Saved entries
- - -
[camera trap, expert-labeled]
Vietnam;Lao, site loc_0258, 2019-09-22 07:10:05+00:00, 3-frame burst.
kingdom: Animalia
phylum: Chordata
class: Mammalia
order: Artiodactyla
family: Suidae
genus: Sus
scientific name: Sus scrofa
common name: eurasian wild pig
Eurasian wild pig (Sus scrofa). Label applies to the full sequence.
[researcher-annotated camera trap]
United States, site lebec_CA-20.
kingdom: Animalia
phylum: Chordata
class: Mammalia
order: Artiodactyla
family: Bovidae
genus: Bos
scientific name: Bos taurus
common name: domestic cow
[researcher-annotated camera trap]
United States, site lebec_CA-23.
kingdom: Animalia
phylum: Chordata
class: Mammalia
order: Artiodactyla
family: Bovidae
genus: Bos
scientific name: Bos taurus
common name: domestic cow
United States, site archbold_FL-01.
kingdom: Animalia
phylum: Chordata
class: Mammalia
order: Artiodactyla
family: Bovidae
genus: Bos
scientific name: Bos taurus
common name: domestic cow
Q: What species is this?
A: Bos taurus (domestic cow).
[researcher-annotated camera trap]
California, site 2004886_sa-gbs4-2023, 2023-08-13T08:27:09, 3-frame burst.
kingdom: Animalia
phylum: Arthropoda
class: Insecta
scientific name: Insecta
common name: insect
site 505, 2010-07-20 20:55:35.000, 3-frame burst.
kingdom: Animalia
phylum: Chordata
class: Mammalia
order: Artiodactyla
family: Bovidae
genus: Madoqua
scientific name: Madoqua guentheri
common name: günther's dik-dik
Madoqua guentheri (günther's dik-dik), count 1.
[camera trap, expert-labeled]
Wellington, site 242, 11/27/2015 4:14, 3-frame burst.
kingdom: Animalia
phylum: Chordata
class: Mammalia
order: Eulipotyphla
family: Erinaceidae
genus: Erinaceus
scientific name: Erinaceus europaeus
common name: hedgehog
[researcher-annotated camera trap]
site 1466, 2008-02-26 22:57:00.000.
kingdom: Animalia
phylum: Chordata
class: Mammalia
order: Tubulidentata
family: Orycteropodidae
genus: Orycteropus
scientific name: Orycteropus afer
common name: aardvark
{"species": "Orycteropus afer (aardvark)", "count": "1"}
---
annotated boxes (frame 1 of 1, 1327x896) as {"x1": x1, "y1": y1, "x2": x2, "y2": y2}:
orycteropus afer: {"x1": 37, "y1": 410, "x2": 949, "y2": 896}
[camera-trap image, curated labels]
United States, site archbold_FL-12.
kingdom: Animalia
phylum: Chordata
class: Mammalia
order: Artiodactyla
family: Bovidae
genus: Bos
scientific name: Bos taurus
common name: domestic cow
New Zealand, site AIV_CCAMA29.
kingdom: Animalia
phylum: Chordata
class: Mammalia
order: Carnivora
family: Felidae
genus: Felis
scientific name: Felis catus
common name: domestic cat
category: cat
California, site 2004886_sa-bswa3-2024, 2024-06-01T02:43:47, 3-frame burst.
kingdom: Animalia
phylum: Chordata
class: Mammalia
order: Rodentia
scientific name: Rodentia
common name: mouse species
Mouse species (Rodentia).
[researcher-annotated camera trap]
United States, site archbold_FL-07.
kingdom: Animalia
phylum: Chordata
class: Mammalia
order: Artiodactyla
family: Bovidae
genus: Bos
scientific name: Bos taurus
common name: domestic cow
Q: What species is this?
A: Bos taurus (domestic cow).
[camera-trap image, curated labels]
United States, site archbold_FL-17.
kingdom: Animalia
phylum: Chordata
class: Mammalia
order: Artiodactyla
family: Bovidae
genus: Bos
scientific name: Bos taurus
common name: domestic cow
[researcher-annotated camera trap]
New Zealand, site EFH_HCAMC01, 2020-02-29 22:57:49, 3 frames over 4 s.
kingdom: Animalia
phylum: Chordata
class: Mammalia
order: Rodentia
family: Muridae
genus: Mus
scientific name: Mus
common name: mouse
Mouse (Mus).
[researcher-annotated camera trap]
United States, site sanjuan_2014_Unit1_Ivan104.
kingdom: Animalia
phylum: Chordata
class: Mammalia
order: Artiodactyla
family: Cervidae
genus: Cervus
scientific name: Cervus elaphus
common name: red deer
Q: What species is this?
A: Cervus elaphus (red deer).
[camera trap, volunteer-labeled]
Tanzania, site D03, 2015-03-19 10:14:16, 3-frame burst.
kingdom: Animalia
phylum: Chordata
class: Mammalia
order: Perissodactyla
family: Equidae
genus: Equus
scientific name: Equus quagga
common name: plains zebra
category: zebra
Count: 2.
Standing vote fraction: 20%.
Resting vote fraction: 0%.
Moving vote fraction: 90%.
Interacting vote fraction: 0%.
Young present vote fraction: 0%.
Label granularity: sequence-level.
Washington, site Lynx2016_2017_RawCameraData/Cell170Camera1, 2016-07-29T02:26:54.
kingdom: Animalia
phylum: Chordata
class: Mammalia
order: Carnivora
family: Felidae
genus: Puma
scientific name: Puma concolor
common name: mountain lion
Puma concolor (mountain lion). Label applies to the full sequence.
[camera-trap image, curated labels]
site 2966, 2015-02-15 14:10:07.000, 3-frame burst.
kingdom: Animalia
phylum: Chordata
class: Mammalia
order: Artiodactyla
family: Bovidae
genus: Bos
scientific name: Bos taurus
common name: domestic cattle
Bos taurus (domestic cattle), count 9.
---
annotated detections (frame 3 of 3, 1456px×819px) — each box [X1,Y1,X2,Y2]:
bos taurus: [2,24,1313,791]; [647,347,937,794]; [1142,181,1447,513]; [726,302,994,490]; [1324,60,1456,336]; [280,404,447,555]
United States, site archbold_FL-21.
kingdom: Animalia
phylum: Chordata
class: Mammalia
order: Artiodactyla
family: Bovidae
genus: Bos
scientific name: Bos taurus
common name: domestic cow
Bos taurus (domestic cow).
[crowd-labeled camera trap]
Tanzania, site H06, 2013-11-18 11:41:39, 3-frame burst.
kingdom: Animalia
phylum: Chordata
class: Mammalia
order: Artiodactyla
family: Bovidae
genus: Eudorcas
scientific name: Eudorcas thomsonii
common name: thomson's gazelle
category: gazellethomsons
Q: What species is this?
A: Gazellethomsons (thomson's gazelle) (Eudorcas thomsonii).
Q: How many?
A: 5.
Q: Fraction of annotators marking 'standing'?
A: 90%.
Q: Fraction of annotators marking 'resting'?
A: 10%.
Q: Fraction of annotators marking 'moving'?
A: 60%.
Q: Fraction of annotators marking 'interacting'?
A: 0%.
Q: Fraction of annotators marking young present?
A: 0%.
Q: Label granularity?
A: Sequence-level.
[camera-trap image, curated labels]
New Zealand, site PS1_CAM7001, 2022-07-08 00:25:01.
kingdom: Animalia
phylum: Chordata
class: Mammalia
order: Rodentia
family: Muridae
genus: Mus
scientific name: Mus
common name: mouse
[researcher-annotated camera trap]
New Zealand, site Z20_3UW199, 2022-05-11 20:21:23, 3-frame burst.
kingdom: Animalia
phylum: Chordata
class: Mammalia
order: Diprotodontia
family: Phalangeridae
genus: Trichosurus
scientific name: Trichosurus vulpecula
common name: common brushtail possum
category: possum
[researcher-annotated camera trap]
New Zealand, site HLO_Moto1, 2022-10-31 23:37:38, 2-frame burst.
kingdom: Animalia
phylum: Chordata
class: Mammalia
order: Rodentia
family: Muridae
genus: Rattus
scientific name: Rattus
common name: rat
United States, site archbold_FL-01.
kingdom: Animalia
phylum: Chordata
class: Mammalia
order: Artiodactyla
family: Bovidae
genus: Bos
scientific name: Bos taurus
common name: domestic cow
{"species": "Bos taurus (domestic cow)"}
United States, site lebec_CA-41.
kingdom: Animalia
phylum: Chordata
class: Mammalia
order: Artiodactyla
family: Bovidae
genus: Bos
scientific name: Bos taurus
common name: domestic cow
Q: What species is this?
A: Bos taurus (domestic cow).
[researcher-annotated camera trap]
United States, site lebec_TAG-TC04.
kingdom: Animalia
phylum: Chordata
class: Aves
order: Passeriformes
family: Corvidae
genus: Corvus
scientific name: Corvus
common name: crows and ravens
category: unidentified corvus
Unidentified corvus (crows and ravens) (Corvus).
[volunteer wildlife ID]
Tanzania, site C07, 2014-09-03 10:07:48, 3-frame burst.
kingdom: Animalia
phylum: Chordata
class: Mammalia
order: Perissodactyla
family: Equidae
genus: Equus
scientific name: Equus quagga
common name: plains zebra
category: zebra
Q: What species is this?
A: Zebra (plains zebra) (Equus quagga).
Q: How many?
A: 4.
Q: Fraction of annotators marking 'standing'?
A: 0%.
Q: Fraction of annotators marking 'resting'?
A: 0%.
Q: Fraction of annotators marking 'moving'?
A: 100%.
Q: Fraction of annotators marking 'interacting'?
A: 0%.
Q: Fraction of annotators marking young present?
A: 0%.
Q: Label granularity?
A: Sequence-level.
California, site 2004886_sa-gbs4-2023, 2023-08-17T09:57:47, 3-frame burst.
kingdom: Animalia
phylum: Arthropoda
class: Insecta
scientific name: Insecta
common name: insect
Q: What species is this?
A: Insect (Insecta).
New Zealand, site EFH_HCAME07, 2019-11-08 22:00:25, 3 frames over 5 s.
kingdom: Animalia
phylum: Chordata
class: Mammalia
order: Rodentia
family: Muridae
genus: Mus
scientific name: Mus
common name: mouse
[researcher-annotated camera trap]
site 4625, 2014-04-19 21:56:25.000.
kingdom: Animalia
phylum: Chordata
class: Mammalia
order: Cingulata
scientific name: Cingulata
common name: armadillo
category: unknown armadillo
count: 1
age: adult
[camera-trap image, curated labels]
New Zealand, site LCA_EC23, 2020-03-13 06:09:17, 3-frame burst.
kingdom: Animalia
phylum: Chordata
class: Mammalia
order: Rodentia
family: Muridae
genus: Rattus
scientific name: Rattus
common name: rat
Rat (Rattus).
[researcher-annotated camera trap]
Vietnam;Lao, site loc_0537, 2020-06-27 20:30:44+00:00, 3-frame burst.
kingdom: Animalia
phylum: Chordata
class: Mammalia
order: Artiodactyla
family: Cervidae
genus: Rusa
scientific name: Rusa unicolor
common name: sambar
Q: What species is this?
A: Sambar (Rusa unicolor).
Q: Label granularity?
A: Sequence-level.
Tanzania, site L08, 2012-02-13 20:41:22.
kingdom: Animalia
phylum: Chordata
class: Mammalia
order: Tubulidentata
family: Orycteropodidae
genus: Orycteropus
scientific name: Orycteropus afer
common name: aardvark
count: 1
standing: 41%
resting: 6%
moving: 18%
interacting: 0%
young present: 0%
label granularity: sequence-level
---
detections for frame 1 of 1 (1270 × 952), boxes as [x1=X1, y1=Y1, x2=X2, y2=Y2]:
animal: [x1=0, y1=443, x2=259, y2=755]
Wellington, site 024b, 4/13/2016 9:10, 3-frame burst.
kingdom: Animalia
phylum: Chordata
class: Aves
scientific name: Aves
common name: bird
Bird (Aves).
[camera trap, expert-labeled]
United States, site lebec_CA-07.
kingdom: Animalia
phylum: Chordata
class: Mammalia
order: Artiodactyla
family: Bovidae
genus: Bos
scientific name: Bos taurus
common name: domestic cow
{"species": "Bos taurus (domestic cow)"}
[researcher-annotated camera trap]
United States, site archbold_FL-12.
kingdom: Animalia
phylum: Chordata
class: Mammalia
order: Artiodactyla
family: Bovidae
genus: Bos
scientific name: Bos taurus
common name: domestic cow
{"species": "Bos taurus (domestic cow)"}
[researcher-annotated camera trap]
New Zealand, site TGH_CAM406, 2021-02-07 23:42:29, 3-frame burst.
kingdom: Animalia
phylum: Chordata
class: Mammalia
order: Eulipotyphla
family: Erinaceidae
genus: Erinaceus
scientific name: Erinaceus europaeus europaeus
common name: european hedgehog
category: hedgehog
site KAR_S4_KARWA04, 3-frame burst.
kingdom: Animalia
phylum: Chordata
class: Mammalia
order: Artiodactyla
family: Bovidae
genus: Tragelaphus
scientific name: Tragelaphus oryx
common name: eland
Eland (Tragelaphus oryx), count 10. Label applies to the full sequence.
- - -
- **What is required**:
Would you copy out exactly the lines from the one holding "common name: european hedgehog" through the end of the entries above, both ends included?

- **Solution to the problem**:
common name: european hedgehog
category: hedgehog
site KAR_S4_KARWA04, 3-frame burst.
kingdom: Animalia
phylum: Chordata
class: Mammalia
order: Artiodactyla
family: Bovidae
genus: Tragelaphus
scientific name: Tragelaphus oryx
common name: eland
Eland (Tragelaphus oryx), count 10. Label applies to the full sequence.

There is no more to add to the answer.